* **Provided passage**:
■ ■ ■ ■ ■ ■ ■

By this time in February, 2006 I had been in hospital three times, had had two ultrasound scans on different parts of my body, plus a CT scan. As I left the Radiography department after the latter I was informed that it would take two weeks to learn of the results. Twenty four hours later the phone rang. It was my GP, inviting me to see him that morning.

A day afterwards I underwent a biopsy under X-ray conditions. The pain I had woken up with on New Year's Day was on my side but the so-called 'abonormality' in my body could only be reached through my back. I was told it would take two weeks to find out my results, but that if I wanted to I could ring them on Friday afternoon in case they got them done before the weekend.

'At what point did you know?' my friends asked me, when I told them the news of my formal diagnosis of non-Hodgkin's Lymphoma. The truth is I knew when I went to see my GP. That was the first time the possibility of Lymphoma was discussed. But it was not his use of the word (I only knew it meant 'bad') which frightened me, it was his eyes, a tiny flicker, not of doubt, but recognition.

Looking back at it now I think I knew even earlier in the process. It was another man's eyes, the radiographer who conducted my first ultrasound scan, which alerted me to the seriousness of my situation.

Long before he used the word 'abnormality' I saw them darting backwards and forwards with a kind of rapt wonderment in front of the screen (which I could not see) as his hand pushed the sensor around, not on my side, where I hurt, but on the lower right of my tummy, which felt fine.

Signed off temporarily from work so I could undergo these tests, I absolutely knew I would not be returning for a long time. Friends and colleagues, none of them doctors, reassured me with the mantra that it was 'probably nothing' and that the mass inside me was most likely a polyp, filled with liquid.

■ ■ ■ ■ ■ ■ ■

[Stored records]
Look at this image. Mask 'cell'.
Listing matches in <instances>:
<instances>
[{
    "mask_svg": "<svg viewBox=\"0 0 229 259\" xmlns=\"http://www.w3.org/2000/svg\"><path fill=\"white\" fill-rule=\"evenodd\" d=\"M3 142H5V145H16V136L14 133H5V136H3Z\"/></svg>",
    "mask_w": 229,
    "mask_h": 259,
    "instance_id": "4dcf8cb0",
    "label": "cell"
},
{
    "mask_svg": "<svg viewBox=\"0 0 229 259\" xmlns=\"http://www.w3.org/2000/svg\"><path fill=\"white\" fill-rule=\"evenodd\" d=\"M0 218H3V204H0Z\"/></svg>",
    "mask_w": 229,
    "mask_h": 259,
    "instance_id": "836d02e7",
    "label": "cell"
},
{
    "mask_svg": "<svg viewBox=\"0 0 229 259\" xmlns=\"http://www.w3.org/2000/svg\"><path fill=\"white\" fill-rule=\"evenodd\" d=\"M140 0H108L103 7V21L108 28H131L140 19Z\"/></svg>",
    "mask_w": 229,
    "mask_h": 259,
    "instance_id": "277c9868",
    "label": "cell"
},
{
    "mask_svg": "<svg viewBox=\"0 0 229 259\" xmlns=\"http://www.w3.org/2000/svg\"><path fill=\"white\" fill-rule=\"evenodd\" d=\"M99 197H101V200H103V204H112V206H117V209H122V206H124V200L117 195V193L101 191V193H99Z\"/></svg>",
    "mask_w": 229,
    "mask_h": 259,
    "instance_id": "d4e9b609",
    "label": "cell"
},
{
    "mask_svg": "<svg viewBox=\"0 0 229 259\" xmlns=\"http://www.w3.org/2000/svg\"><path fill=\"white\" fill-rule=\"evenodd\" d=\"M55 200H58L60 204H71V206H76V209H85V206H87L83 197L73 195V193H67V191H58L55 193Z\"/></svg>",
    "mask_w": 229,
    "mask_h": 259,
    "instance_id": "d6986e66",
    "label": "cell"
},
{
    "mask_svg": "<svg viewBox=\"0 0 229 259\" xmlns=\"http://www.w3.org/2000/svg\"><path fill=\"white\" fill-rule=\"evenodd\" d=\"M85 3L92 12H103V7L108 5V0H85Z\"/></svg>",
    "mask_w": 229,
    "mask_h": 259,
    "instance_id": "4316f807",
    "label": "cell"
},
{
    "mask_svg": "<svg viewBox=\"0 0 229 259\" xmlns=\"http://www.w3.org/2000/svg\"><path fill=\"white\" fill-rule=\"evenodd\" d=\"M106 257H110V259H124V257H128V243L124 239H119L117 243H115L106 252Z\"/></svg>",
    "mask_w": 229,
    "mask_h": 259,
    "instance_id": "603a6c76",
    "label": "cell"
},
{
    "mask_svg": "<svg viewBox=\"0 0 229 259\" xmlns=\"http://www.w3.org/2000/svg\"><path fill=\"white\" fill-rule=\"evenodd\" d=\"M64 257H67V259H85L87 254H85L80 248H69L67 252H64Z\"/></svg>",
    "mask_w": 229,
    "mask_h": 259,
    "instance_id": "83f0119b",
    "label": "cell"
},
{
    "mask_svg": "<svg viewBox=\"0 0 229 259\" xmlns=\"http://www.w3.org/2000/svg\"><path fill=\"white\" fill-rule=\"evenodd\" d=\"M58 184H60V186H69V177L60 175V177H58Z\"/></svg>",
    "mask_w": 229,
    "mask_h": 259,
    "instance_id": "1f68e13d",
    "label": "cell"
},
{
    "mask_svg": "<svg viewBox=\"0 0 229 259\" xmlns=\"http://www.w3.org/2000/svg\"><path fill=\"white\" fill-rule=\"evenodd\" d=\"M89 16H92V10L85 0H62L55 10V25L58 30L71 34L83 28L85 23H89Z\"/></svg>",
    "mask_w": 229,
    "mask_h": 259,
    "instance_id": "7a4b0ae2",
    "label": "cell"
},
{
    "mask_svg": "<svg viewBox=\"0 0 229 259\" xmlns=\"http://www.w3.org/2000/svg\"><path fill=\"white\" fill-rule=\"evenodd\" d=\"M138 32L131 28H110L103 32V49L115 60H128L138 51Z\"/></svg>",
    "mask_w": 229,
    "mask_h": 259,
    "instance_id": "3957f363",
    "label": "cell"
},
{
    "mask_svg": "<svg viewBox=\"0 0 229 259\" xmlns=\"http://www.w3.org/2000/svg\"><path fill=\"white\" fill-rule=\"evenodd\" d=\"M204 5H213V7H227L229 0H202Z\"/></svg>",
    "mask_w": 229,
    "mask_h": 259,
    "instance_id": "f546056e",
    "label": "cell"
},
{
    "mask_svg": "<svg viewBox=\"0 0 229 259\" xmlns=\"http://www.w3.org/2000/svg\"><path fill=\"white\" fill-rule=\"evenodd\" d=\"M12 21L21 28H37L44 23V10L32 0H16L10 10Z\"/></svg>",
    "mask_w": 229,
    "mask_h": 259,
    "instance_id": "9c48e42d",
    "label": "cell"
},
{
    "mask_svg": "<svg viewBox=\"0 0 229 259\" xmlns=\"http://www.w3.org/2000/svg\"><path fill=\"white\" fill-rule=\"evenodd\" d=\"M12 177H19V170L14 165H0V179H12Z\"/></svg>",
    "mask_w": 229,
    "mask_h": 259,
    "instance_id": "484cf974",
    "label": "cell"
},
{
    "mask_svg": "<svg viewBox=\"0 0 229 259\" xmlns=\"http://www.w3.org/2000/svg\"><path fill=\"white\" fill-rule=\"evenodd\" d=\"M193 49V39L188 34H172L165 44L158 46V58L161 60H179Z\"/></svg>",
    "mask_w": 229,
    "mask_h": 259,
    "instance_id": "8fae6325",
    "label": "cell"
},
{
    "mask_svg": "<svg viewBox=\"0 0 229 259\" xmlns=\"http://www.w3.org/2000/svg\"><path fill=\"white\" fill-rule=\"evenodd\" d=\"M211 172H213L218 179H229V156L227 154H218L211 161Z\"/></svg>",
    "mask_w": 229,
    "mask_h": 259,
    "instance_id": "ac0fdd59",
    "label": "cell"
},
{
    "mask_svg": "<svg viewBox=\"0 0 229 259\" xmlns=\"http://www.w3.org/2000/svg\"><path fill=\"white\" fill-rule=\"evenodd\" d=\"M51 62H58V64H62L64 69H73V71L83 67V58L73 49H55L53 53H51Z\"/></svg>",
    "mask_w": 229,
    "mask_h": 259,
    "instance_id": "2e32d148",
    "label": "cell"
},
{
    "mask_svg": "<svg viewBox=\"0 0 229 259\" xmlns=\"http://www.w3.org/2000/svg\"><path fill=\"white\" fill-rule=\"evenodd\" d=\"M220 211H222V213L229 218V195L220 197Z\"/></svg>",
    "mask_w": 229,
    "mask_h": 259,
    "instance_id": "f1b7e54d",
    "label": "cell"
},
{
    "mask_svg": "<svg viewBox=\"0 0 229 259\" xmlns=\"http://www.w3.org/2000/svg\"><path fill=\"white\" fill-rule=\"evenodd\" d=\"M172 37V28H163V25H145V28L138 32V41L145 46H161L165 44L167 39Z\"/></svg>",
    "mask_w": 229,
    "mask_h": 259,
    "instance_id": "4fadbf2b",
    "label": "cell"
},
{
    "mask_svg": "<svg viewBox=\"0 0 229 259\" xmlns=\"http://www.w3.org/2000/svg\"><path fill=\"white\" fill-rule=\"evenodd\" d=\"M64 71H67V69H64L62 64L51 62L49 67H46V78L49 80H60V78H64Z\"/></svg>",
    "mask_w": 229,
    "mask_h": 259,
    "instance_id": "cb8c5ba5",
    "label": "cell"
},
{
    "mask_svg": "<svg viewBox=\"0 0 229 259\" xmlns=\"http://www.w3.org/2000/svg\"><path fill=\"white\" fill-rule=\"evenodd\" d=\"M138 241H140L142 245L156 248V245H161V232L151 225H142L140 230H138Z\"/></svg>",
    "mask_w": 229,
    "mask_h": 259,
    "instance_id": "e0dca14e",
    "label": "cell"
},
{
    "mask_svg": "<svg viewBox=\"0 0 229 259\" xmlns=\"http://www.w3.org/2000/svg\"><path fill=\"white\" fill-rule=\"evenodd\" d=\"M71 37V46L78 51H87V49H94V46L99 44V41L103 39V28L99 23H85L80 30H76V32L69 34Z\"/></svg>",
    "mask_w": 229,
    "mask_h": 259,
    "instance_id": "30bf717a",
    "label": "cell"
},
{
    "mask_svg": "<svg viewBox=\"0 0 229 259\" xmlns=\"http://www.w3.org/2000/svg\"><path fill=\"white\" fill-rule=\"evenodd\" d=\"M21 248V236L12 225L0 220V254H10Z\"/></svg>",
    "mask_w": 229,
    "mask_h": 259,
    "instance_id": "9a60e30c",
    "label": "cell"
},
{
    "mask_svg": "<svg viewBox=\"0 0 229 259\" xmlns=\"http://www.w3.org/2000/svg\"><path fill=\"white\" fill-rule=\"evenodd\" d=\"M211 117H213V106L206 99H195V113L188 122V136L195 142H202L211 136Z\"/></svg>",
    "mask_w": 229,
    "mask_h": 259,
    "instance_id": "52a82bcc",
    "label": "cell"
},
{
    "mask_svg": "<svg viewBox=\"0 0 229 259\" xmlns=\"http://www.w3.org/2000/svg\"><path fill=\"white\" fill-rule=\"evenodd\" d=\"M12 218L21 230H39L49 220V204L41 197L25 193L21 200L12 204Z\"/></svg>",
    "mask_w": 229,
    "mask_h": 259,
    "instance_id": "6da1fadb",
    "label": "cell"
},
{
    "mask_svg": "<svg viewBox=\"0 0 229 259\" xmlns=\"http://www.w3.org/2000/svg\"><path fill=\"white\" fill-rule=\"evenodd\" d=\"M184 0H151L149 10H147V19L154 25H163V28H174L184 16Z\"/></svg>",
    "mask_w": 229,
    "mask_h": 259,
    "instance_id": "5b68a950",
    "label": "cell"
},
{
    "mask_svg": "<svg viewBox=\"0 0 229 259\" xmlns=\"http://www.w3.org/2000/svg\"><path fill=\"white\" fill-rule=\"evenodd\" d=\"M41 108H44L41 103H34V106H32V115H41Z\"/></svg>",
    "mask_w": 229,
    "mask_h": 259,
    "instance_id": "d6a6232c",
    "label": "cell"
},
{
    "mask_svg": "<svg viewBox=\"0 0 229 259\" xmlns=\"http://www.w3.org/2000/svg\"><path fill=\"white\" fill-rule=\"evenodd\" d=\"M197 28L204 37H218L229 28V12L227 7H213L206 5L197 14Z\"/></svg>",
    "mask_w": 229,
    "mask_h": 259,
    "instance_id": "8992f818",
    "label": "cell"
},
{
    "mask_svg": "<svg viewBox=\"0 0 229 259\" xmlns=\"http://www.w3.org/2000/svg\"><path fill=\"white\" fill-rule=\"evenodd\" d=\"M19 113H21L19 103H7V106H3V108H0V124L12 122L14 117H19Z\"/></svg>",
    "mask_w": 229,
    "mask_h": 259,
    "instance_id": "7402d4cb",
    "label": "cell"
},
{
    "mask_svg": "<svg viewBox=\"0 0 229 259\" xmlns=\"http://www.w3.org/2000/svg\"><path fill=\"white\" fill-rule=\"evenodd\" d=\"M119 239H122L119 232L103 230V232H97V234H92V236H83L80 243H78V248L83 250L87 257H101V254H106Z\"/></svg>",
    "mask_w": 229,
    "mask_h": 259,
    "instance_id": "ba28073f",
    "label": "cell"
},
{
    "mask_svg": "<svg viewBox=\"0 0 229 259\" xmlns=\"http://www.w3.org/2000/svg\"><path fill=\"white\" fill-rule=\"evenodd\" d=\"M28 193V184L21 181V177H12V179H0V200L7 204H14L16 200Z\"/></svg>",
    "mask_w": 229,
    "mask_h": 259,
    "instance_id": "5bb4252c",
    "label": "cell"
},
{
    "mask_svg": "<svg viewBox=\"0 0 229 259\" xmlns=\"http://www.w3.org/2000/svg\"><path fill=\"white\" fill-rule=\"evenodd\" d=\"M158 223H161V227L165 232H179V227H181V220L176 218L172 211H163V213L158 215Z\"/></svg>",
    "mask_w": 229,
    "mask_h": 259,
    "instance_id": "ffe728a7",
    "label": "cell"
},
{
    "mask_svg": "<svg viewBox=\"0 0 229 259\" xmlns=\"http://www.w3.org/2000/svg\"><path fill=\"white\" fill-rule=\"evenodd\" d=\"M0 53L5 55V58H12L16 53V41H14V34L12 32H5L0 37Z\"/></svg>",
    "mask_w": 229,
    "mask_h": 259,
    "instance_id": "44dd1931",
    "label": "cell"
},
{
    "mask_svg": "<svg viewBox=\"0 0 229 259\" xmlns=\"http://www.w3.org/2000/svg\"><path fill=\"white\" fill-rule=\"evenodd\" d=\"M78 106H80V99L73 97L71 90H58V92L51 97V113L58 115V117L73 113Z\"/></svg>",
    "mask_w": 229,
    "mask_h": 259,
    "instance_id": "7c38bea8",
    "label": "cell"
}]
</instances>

■ ■ ■ ■ ■ ■ ■

* **Aim of the exercise**: Render into Spanish this sentence from the account of the lymphoma diagnosis: "Looking back at it now I think I knew even earlier in the process."

* **Solution**: Mirándolo ahora en retrospectiva, creo que lo supe incluso antes en el proceso.